### Yang Perlu Dikerjakan
[a] Menurut berita sengketa lahan Kemang, sejak tahun berapa Lippo Group mengklaim lahan itu sebagai milik sah perusahaan?
[b] Salin bagian berita sengketa lahan Kemang dari "Peristiwa ini bermula" sampai "oleh keputusan pengadilan.", tanpa mengubah satu kata pun.

### Teks Bacaan
WARTAALENGKA, Cianjur - Konflik lahan yang terjadi di kawasan
Kemang, Jakarta Selatan, antara pihak Lippo Group dengan sejumlah warga yang
disebut menduduki tanah secara ilegal, kembali memantik sorotan publik. Dalam
dinamika sengketa tersebut, muncul dugaan kuat adanya praktik mafia tanah yang
memperkeruh persoalan hukum dan sosial di balik bentrokan yang sempat terjadi
di lapangan.
Peristiwa ini bermula dari bentrokan
antara sekelompok massa yang diduga sebagai preman dengan petugas keamanan di
lahan sengketa yang terletak di Jl. Kemang Timur Raya. Lahan seluas lebih dari
2.000 meter persegi tersebut diklaim Lippo Group sebagai milik sah perusahaan
sejak tahun 2014.
Dalam pernyataan resminya, pihak Lippo
melalui anak usaha mereka, PT Kemang Jaya Raya, menyebut bahwa mereka memiliki
sertifikat Hak Guna Bangunan (HGB) yang sah atas lahan tersebut. Sertifikat itu
tercatat atas nama perusahaan dan telah diperkuat oleh keputusan pengadilan.
Namun, sejak Maret 2025, lahan
tersebut dikabarkan diduduki secara sepihak oleh sekelompok orang yang disebut
oleh Lippo sebagai preman. Mereka mendirikan bangunan liar dan mengklaim bahwa
tanah itu milik warga.

### Data teks yang diambil dari halaman
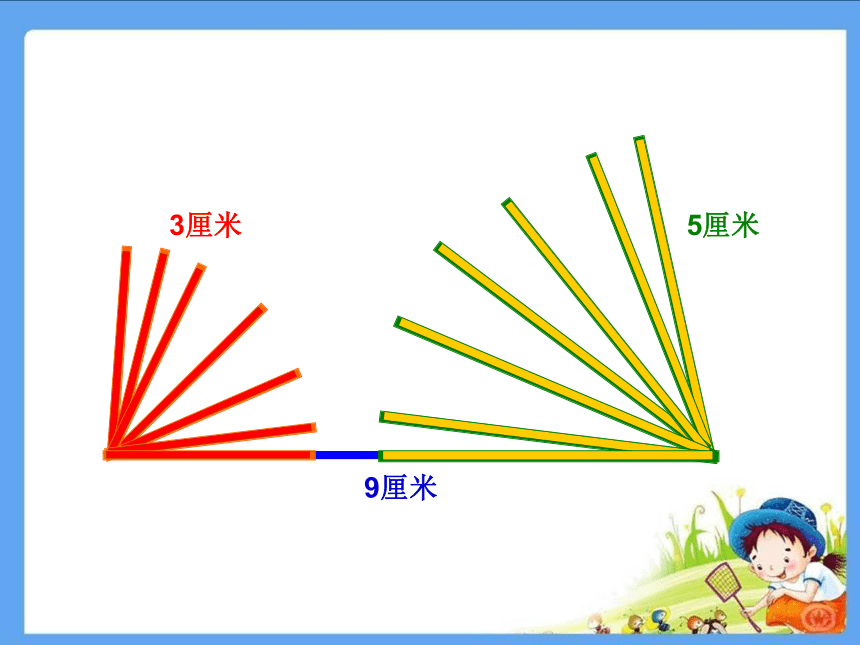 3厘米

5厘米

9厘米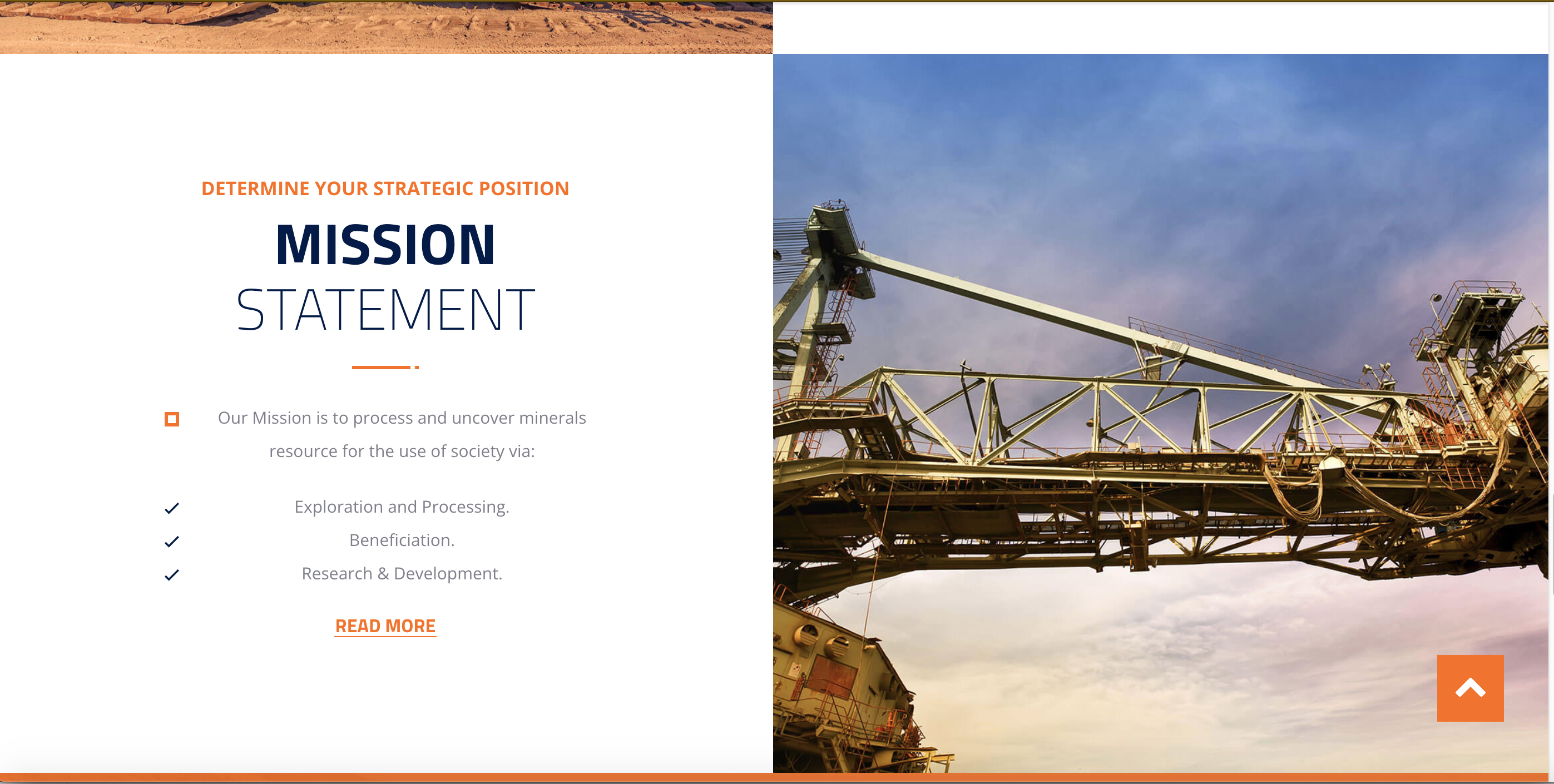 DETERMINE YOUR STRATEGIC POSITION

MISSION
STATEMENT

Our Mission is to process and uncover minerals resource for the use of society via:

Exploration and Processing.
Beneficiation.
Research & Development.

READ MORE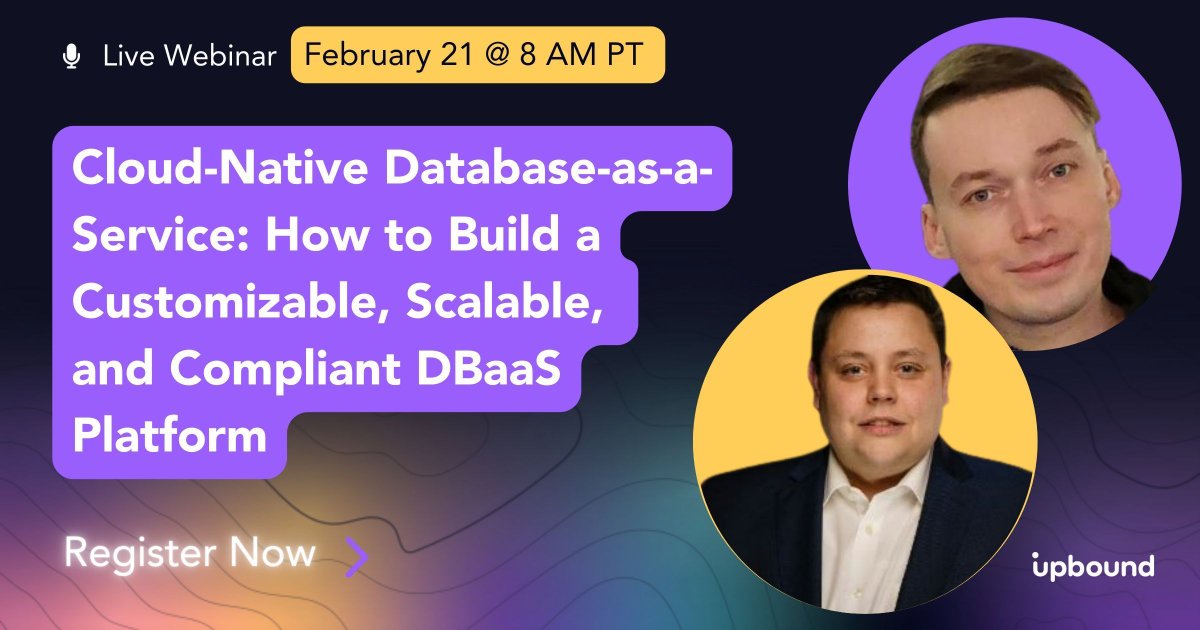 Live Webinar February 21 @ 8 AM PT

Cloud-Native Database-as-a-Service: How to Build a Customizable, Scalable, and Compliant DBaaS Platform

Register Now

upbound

### Jawaban Tiap Tugas
[a] Sejak tahun 2014.

[b]
Peristiwa ini bermula dari bentrokan
antara sekelompok massa yang diduga sebagai preman dengan petugas keamanan di
lahan sengketa yang terletak di Jl. Kemang Timur Raya. Lahan seluas lebih dari
2.000 meter persegi tersebut diklaim Lippo Group sebagai milik sah perusahaan
sejak tahun 2014.
Dalam pernyataan resminya, pihak Lippo
melalui anak usaha mereka, PT Kemang Jaya Raya, menyebut bahwa mereka memiliki
sertifikat Hak Guna Bangunan (HGB) yang sah atas lahan tersebut. Sertifikat itu
tercatat atas nama perusahaan dan telah diperkuat oleh keputusan pengadilan.